_What you are asked to do_.
Among the lines below, output only those between the line holding "source: automated SDO event catalogue" and the line holding "[191, 345, 216, 366].", inclusive, exactly as written and with no pictures.

_Given data_.
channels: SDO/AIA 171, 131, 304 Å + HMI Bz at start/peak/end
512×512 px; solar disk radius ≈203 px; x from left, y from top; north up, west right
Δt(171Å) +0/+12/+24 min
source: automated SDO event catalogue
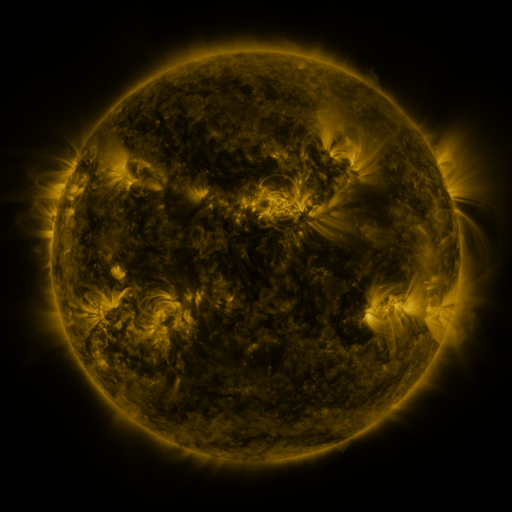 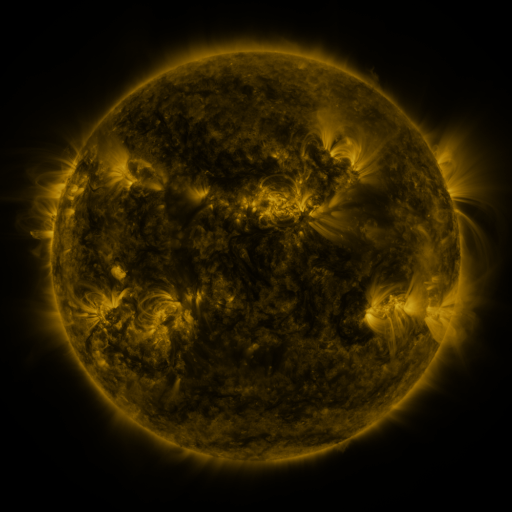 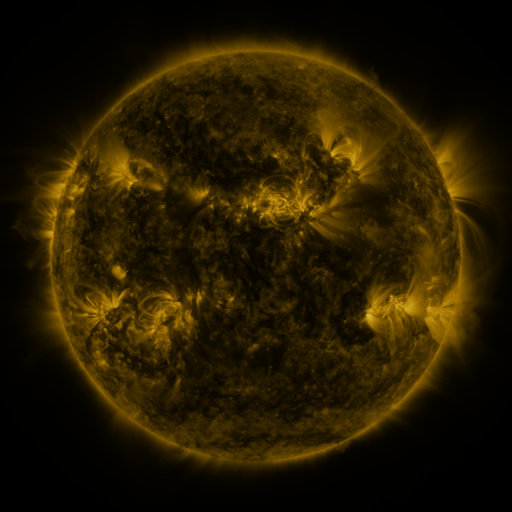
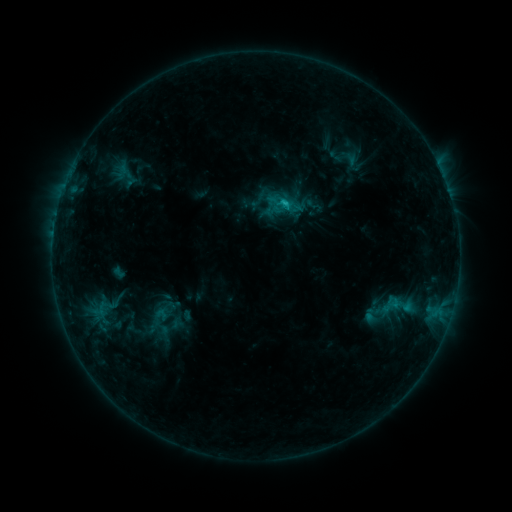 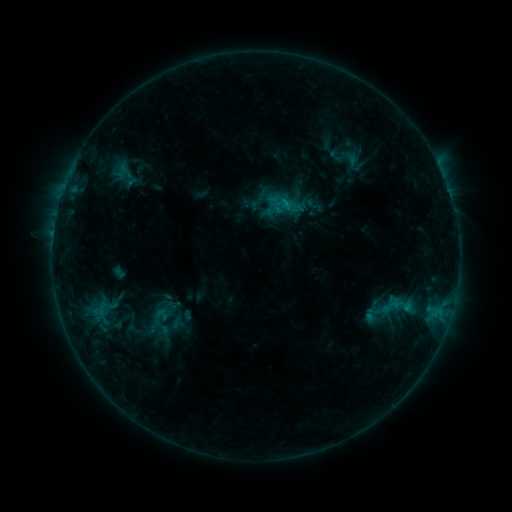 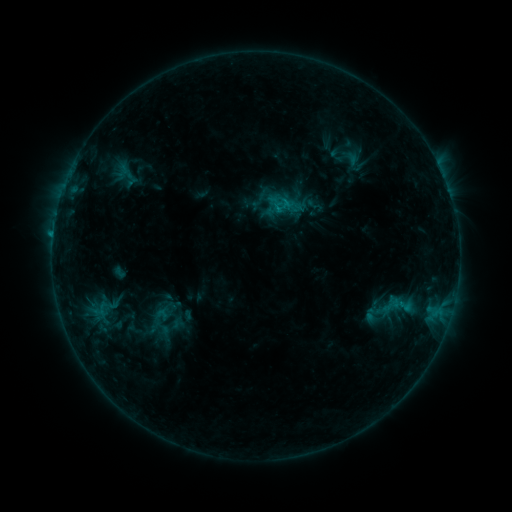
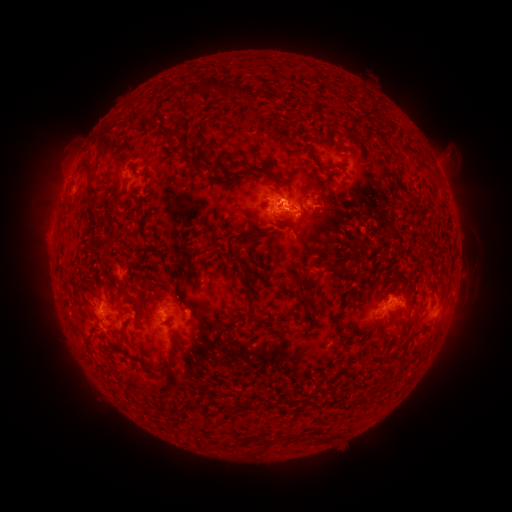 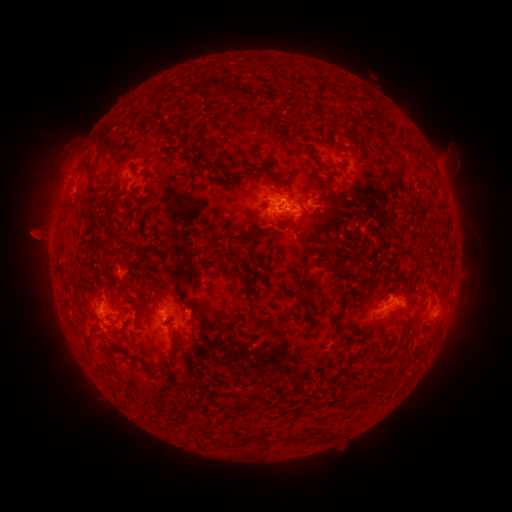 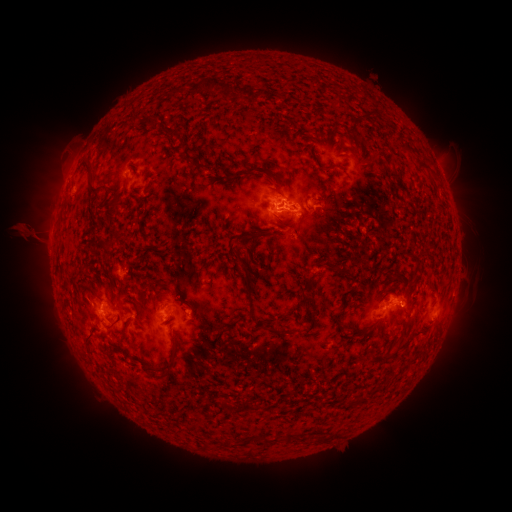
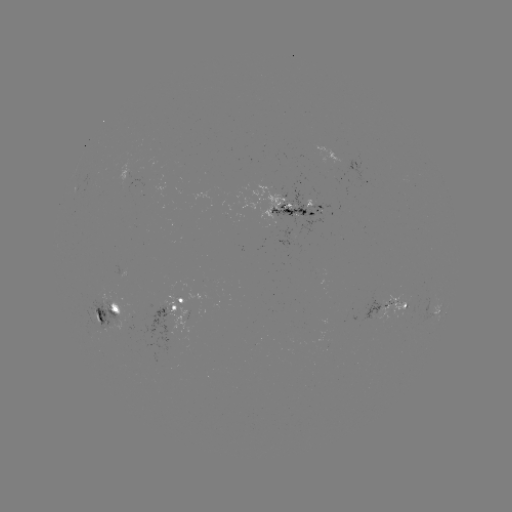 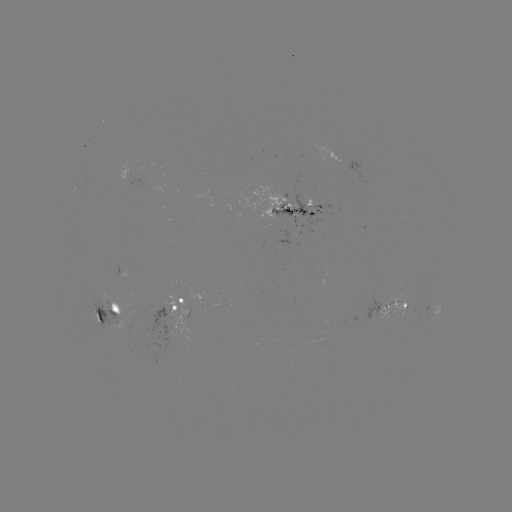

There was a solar eruption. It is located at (33, 237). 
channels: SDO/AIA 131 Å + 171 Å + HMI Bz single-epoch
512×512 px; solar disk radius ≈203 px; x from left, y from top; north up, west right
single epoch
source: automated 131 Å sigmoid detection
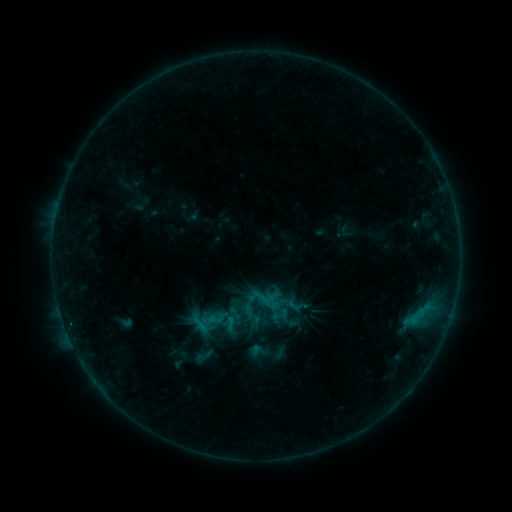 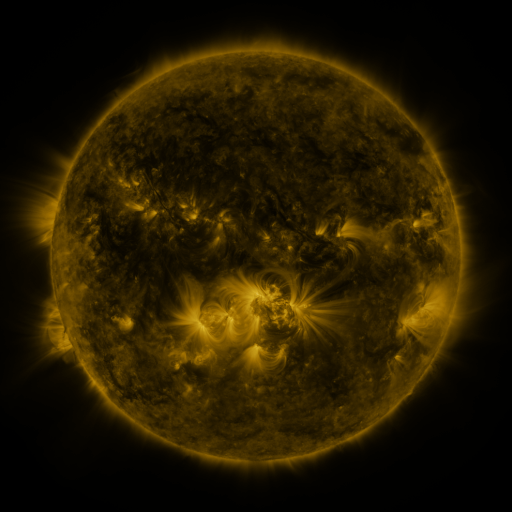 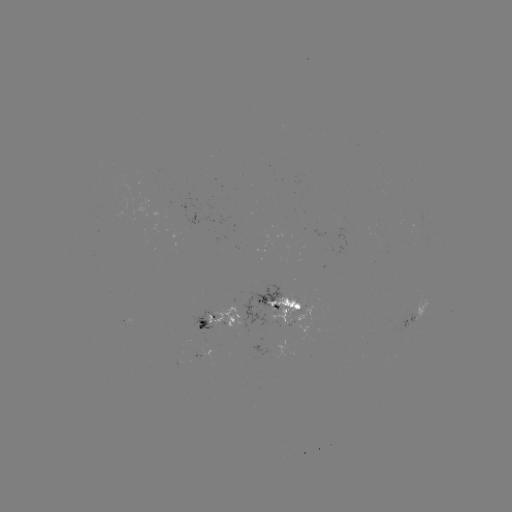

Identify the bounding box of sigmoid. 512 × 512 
[191, 345, 216, 366].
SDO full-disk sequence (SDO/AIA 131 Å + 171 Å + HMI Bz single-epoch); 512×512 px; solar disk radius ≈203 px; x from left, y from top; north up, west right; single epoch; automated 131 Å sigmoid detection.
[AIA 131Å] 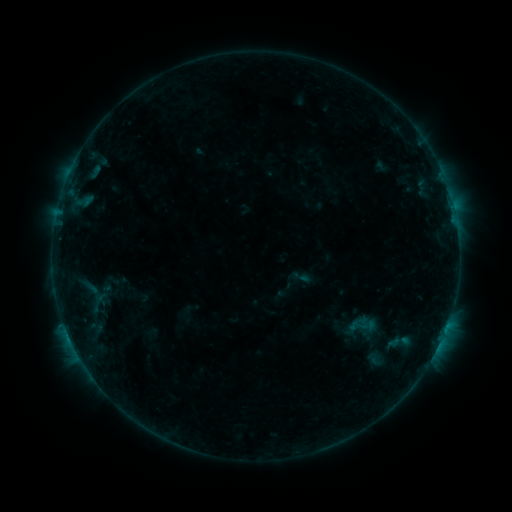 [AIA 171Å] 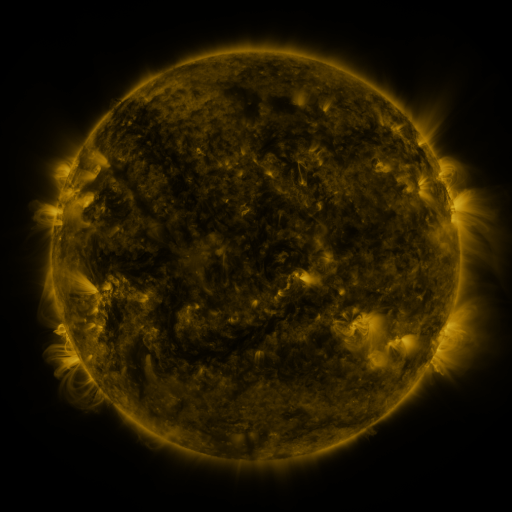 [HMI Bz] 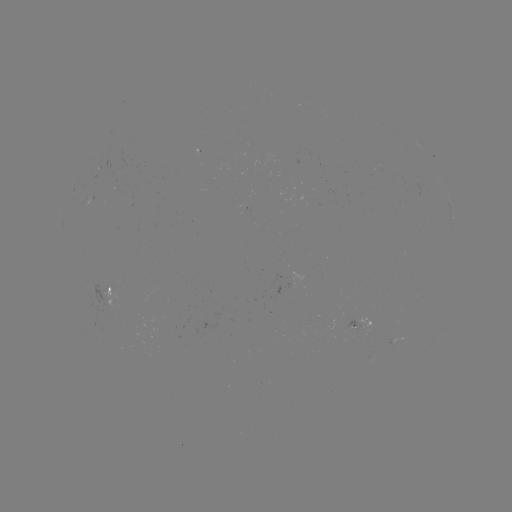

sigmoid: (348, 314, 368, 336)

_Answer below_.
source: automated SDO event catalogue

There was a solar eruption. It is located at (33, 237). 
channels: SDO/AIA 131 Å + 171 Å + HMI Bz single-epoch
512×512 px; solar disk radius ≈203 px; x from left, y from top; north up, west right
single epoch
source: automated 131 Å sigmoid detection

Identify the bounding box of sigmoid. 512 × 512 
[191, 345, 216, 366].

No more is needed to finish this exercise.